7 Types of Low-Impact Cardio Workouts
Activities like swimming, cycling and rowing can get your heart pumping without stressing your joints

Cardio exercise is heart-pounding — but that doesn’t mean it needs to pound on your joints.
Low-impact cardio workouts raise your heart rate and test your lungs without putting as much wear and tear on your body. It’s a way to achieve cardio fitness gains while minimizing the pains, as exercise physiologist Katie Lawton, MEd, explains.
Benefits of low-impact cardio
Cardio exercise (also known as aerobic exercise) strengthens your heart and lungs by working them harder. Low-impact cardio aims to get the same results without punishing your joints in the process.
But don’t think that “low-impact” means easy. The intensity level can be sky high.
“It’s not about effort. You’re still going to be able to push your body,” emphasizes Lawton. “The difference is that low-impact activities are not going to put as much stress on your joints in the process.”
Low-impact cardio can work to:
- Prevent heart disease: Cardio exercise can help improve your overall heart and vascular health by minimizing risk factors related to blood pressure, cholesterol and weight.
- Protect joints: Low-impact exercises are easier on joints like your ankles, knees and hips, making them ideal for people with osteoarthritis or if you’re recovering from injuries.
- Create fitness opportunities: Lower-impact fitness activities are often doable for a wide range of people of different ages and abilities.
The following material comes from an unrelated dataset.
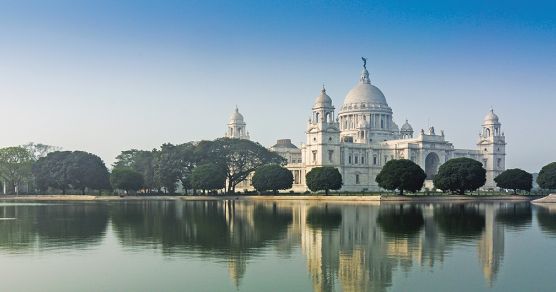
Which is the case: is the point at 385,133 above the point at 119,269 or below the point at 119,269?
above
- Boost cross-training:Adding low-impact cardio workouts to your workout routine can help you build cardiovascular fitness while limiting injury risk and extra strain on your joints.
- Allow higher-intensity exercise: Dialing up workout intensity levels comes with less injury risk with lower-impact activities.
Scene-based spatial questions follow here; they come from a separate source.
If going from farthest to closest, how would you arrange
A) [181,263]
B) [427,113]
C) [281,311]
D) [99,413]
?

The American Heart Association recommends getting at least 150 minutes of moderate-intensity cardio exercise every week to keep your heart healthy. Going beyond that minimum can lower your risk of heart disease (and early death) even more, research shows.
Low-impact cardio workouts
So, what exercises qualify as low-impact cardio? Any of the following activities can get your heart rate pumping while going easier on your joints.
1. Swimming
The buoyancy of water, which allows you to float, works to reduce the effect of your body weight on your joints. “There’s just not as much pounding on your joints when you’re in water,” says Lawton. “It’s almost a zero-impact type of cardiovascular exercise.”
Swimming or water exercise is particularly helpful if you’re experiencing joint pain or stiffness, which can come from:
- Arthritis
- Fibromyalgia
- Obesity and overweight
- Pregnancy
- Reduced mobility from conditions like muscular dystrophy, cerebral palsy or multiple sclerosis
2. Cycling
Sitting on a bike seat and pedaling away keeps your weight off your feet, which minimizes the stress placed on your lower joints. “It makes a big difference when your feet aren’t on the ground,” notes Lawton.
The low-impact nature of cycling is why it’s often recommended while recovering from injuries to maintain muscle strength and cardio fitness.
3. Rowing
Exercising from a seated position on a rowing machine offers definite perks when it comes to limiting stress on your joints.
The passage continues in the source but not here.